• Vorliegender Text:
Herr Puntila und sein Knecht Matti

aus Wikipedia, der freien Enzyklopädie
Daten
Titel: Herr Puntila und sein Knecht Matti
Gattung: Volksstück
Originalsprache: Deutsch
Autor: Bertolt Brecht
Erscheinungsjahr: 1950
Uraufführung: 5. Juni 1948
Ort der Uraufführung: Schauspielhaus Zürich
Personen
  • Puntila (Gutsbesitzer)
  • Matti (Knecht des Herrn Puntila)
  • Eva (Tochter des Herrn Puntila)
  • Attaché
  • Fredrik, der Richter
  • Schmuggleremma
  • Sandra, die Telefonistin
  • Kuhmädchen
  • Fina (Stubenmädchen)
  • Laina (Köchin)
  • Probst
  • Pröbstin
  • Viehdoktor
  • Ober
  • Dicker Mann
  • Arbeiter
  • Rothaariger
  • Kümmerlicher
  • der rote Surkkala
  • Advokat
  • Waldarbeiter
  • Apothekerfräulein

Herr Puntila und sein Knecht Matti ist ein ab 1940/1941 entstandenes Theaterstück Bertolt Brechts, das am 5. Juni 1948 im Schauspielhaus Zürich unter der Regie von Kurt Hirschfeld uraufgeführt wurde. Als Vorlage diente ihm das Theaterstück „Sägemehlprinzessin“ der finnischen Dichterin Hella Wuolijoki, auf deren Gut Brecht während seiner Exilzeit in Finnland war. Das Werk entstand – mit Wuolijokis Unterstützung – für einen Wettbewerb des finnischen Dramatikerverbandes. Es wurde von Wuolijoki ins Finnische übersetzt und 1946 unter dem Titel „Der Gutsherr Iso-Heikkilä und sein Knecht Kalle“ veröffentlicht. Neben dem Stück von Hella Wuolijoki dienten Brecht die Erzählung Der Brotherr von Maxim Gorki und Denis Diderots Roman Jacques der Fatalist und sein Herr als Anregung. Ob er auch durch Charlie Chaplins Film Lichter der Großstadt beeinflusst war, in dem sich ein Millionär in betrunkenem Zustand mit einem armen Tramp befreundet, ihn aber bei Nüchternheit verstößt, lässt sich nicht mit Sicherheit nachweisen.[1]

Inhalt

Der finnische Gutsbesitzer Puntila ist nüchtern ein Ausbeuter und betrunken ein Menschenfreund. Nüchtern will Puntila seine Tochter mit einem Aristokraten verheiraten, betrunken mit seinem Chauffeur Matti. Betrunken verlobt er sich nacheinander mit der Schmuggleremma, dem Apothekerfräulein, dem Kuhmädchen und der Telefonistin; als die vier dann aber zum Spaß auch wirklich auf der angesetzten Verlobung erscheinen, jagt der nüchterne Puntila sie wieder vom Hof.

• Kurze Aufgabe 1:
Beantworte anhand des Artikels zu „Herr Puntila und sein Knecht Matti“ diese Fragen:
(a) Unter wessen Regie wurde das Stück uraufgeführt?
(b) Welches Theaterstück diente Brecht als Vorlage, und wer hat es geschrieben?
(c) Mit wem will der betrunkene Puntila seine Tochter verheiraten?
• Kurze Aufgabe 2:
Zieh bitte aus dem Artikel zu „Herr Puntila und sein Knecht Matti“ den Wortlaut von „aus Wikipedia, der“ bis einschließlich „(Tochter des Herrn Puntila)“ unverändert heraus.
• Kurze Aufgabe 3:
Führe den Artikel zu „Herr Puntila und sein Knecht Matti“ nach seinem letzten Satz weiter.

Extrahierte Dateneinträge
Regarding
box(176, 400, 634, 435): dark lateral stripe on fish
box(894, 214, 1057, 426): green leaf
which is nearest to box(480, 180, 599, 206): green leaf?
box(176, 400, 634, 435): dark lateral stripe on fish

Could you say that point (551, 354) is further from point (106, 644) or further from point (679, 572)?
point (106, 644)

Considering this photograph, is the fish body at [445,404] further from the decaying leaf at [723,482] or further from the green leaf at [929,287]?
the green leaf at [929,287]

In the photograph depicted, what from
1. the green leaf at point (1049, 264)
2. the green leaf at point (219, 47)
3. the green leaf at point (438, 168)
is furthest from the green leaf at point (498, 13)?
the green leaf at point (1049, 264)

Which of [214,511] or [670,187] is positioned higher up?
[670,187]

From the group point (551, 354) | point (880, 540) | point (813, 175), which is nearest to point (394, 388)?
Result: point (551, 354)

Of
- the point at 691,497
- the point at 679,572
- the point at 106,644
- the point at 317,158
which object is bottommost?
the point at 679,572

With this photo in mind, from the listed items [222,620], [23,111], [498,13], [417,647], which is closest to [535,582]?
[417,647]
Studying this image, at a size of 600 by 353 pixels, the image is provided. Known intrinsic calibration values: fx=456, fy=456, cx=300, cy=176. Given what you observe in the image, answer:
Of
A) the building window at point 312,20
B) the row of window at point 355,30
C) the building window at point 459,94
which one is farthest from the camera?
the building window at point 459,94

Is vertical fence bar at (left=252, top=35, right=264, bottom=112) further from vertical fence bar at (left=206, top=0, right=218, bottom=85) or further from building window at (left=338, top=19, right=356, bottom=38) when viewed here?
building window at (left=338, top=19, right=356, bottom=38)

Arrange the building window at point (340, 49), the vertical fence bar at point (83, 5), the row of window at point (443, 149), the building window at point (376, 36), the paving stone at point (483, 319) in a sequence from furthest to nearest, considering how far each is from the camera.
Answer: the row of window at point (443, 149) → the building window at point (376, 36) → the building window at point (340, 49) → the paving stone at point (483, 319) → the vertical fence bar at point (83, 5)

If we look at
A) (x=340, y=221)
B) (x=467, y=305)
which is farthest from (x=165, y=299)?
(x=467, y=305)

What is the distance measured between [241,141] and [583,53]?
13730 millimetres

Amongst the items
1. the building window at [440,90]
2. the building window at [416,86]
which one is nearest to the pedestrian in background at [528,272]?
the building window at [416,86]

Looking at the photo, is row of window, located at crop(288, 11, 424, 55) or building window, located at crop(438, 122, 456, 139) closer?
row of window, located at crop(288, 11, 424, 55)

• Lösung 1:
(a) Unter der Regie von Kurt Hirschfeld.
(b) „Sägemehlprinzessin“ der finnischen Dichterin Hella Wuolijoki.
(c) Mit seinem Chauffeur Matti.

• Lösung 2:
aus Wikipedia, der freien Enzyklopädie
Daten
Titel: Herr Puntila und sein Knecht Matti
Gattung: Volksstück
Originalsprache: Deutsch
Autor: Bertolt Brecht
Erscheinungsjahr: 1950
Uraufführung: 5. Juni 1948
Ort der Uraufführung: Schauspielhaus Zürich
Personen
  • Puntila (Gutsbesitzer)
  • Matti (Knecht des Herrn Puntila)
  • Eva (Tochter des Herrn Puntila)

• Lösung 3:
Seine Tochter Eva schätzt den Attaché, den sie nach Wunsch ihres Vaters heiraten soll, zwar sehr hoch, bezweifelt aber, dass er der richtige Mann für sie ist, da sie ein sehr lebhafter Mensch sei und sich mit dem sehr zurückhaltenden und stets korrekten Attaché leicht langweilen könnte. Um die Verlobung platzen zu lassen, täuscht sie sogar vor, eine Affäre mit Matti in der Badehütte zu haben. Der Attaché scheint jedoch dem Chauffeur zu glauben, dass sie nur Karten in der Badehütte gespielt hätten. An diesem Punkt lässt sich darüber streiten, ob er einfach zu naiv ist oder seine Schulden so groß sind, dass er auf die (ganz beträchtliche) Mitgift angewiesen ist, die er durch die Heirat mit Eva erhält.

Alle Bemühungen von Eva, die Verlobung zu verhindern, schlagen fehl. Herr Puntila ist auf der Verlobungsfeier nicht betrunken, als er einsieht, dass der Attaché ein Schwächling und kein Mann für seine Tochter ist; aber diese Einsicht veranlasst ihn, sich zu betrinken. Je betrunkener Puntila wird, umso mehr missfällt ihm „die Visage“ des Attachés, sodass er ihn dann sogar aus dem Haus jagt und Steine hinter ihm herwirft. Eva kümmert das wenig, im Gegenteil, sie ist froh, ihn los zu sein.

Als Puntila schließlich den Chauffeur Matti zum Schwiegersohn bestimmt, unterzieht dieser die Tochter des Reichen einem Examen, in dem sie beweisen soll, dass sie ihn glücklich machen könne. Das Ergebnis dieses Tests: Arm und reich können nicht zusammenkommen; Eva erfüllt einfach nicht die Anforderungen, die Matti an eine Ehefrau stellt.

Am nächsten Morgen bemüht sich der nüchterne Puntila, alles wieder in Ordnung zu bringen, was er am vorherigen Tag angerichtet hat, und fasst den Beschluss, allen Alkohol, den er besitzt, zu vernichten, damit so etwas nicht noch einmal geschehen kann. Anstatt den Alkohol aus dem Fenster zu werfen, beginnt er aber, ihn aus einem Glas zu trinken, welches ihm Matti „diensteifrig“ gebracht hat, und verspricht ihm, den er vor kurzem sogar noch entlassen wollte, erst eine Gehaltserhöhung, dann sogar einen Teil seines Waldes. In der Schlussszene verlässt Matti in aller Frühe den Hof, da er eingesehen hat, dass es so nicht mehr weitergehen kann, und er nicht noch warten will, bis Herr Puntila nüchtern aufwacht und ihn dafür zur Rechenschaft zieht.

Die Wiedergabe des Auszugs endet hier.